What caught my attention When I read USA Today over breakfast one morning when I was in New York was a full page ad with a picture of a family - a mother and her three daughters. All of them have a slash of white across their upper lips, which is easily explained by the glasses of white liquid two of the daughters are holding in their hands, and these lines at the bottom of the page:
My favorite fans always want to do what I'm doing. So when it comes to getting essential nutrients, I set the example by pouring one more serving of milk a day. One more for me. One more for them. There, everybody's happy.

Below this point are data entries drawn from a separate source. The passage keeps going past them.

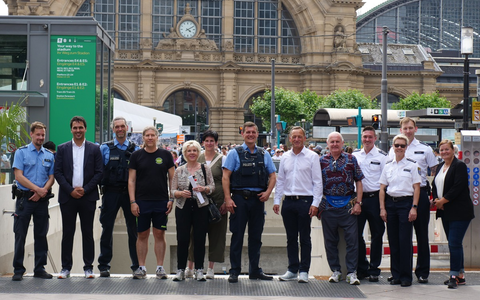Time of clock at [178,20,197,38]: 4:10
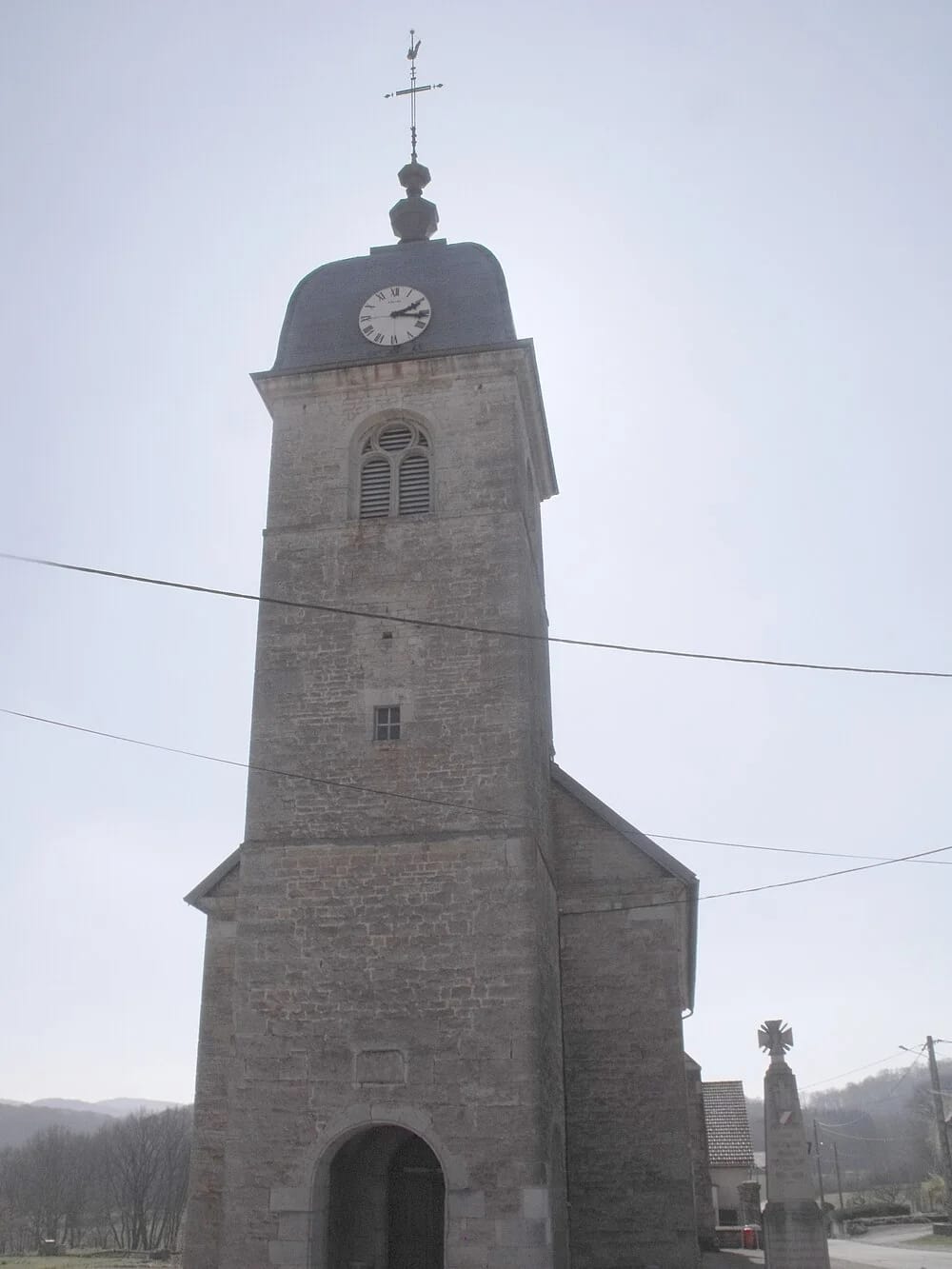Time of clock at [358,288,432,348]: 2:16
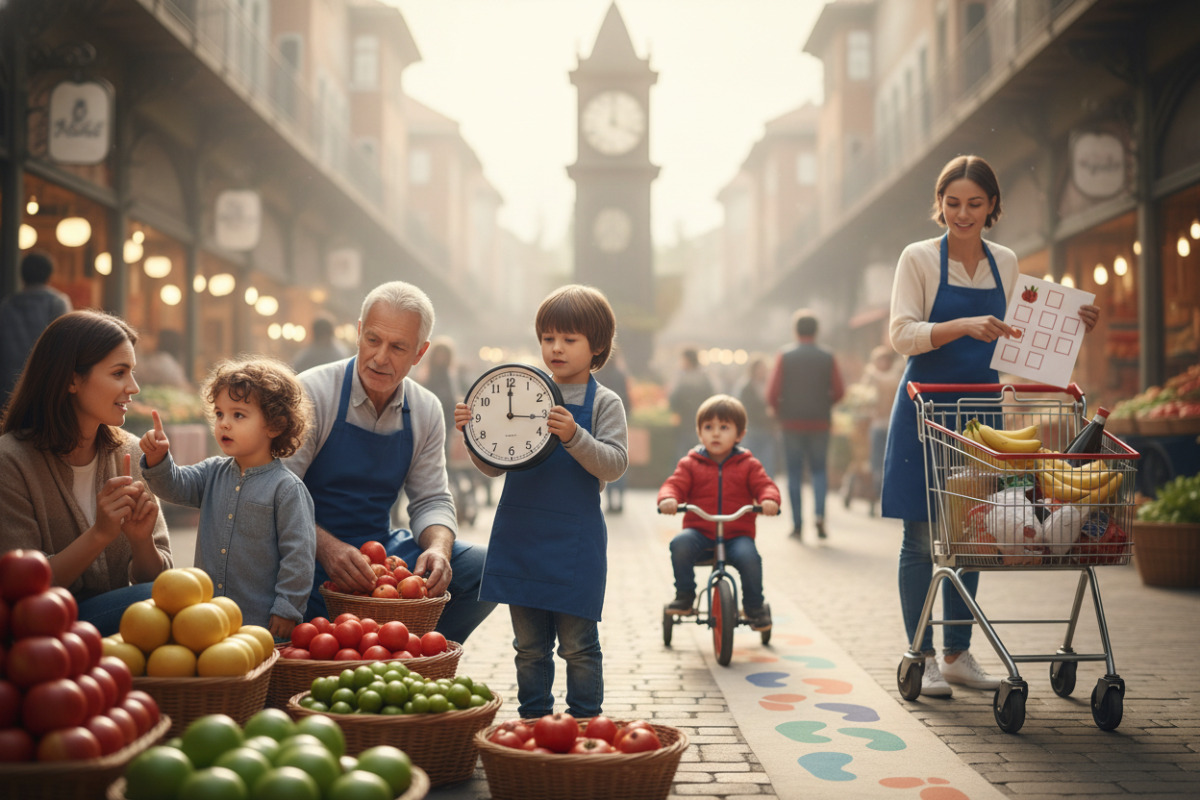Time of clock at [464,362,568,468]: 3:00
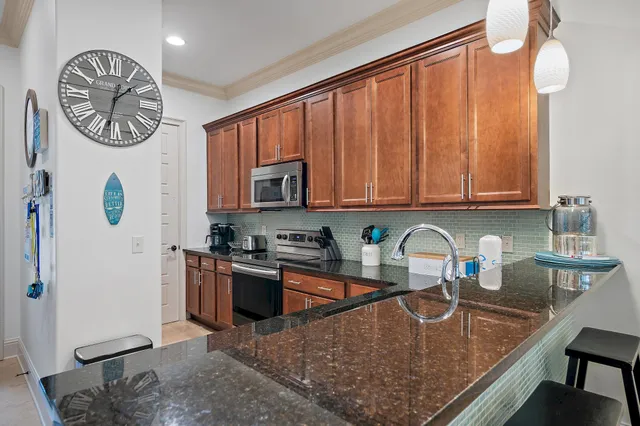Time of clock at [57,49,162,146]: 1:32
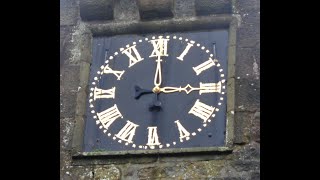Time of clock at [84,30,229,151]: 3:00
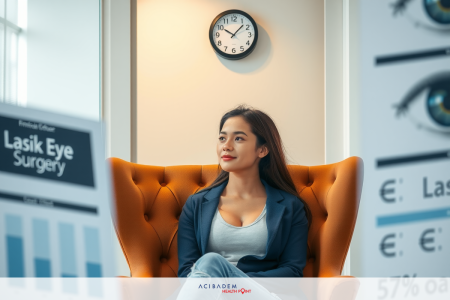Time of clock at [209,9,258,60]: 10:07
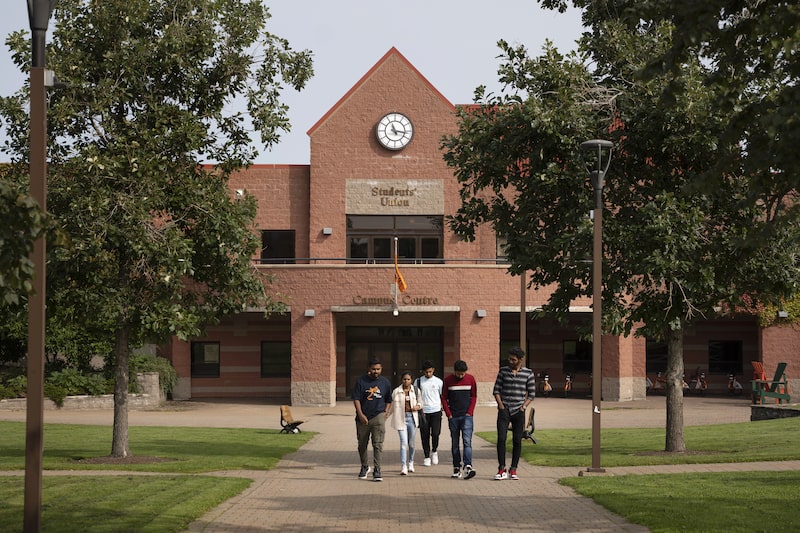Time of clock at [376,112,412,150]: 11:16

I went to that website and understood that the ad was part of a campaign to promote milk drinking called, as the ad said, "Got Milk". The campaign has a component called "Milk Moustache Celebrities" in which there are photos and videos showing some American celebrities, like Angie Harmon in the newspaper ad and NBA star Shaquille O'Neal, and their families enjoying milk drinking and leaving those "milk moustaches" on their upper lips. Classic advertising tactic of associating the product with big names and happiness.
Is milk drinking good for us? Even without falling into the trap of thinking that if we drink milk, we will be like those famous, strong and happy families, most of us have, since childhood, been educated to believe that drinking milk brings good health, which is another theme that the www.whymilk.com website tries to fortify. But that belief has, increasingly, come under challenge in recent years. There is a growing body of evidence showing that milk is not as healthy as it is claimed to be.
A couple of days after that front page advertisement, CBS aired a short programme called "The Milk Backlash", stating that certain milk proteins are hard to digest, and that milk proteins have been linked to health problems such as eczema, hay fever, ear infections, bronchitis, colds, allergies, breathing difficulties, arthritis, prostate cancer, asthema, etc.
This is something I am well aware of, having read books such as John Robbins's Diet for a New America and Dr Colin Campbell's The China Study. The big challenge is how to shatter the untarnished reputation milk has been enjoying.
Try telling a mother that her baby is better of without milk powder.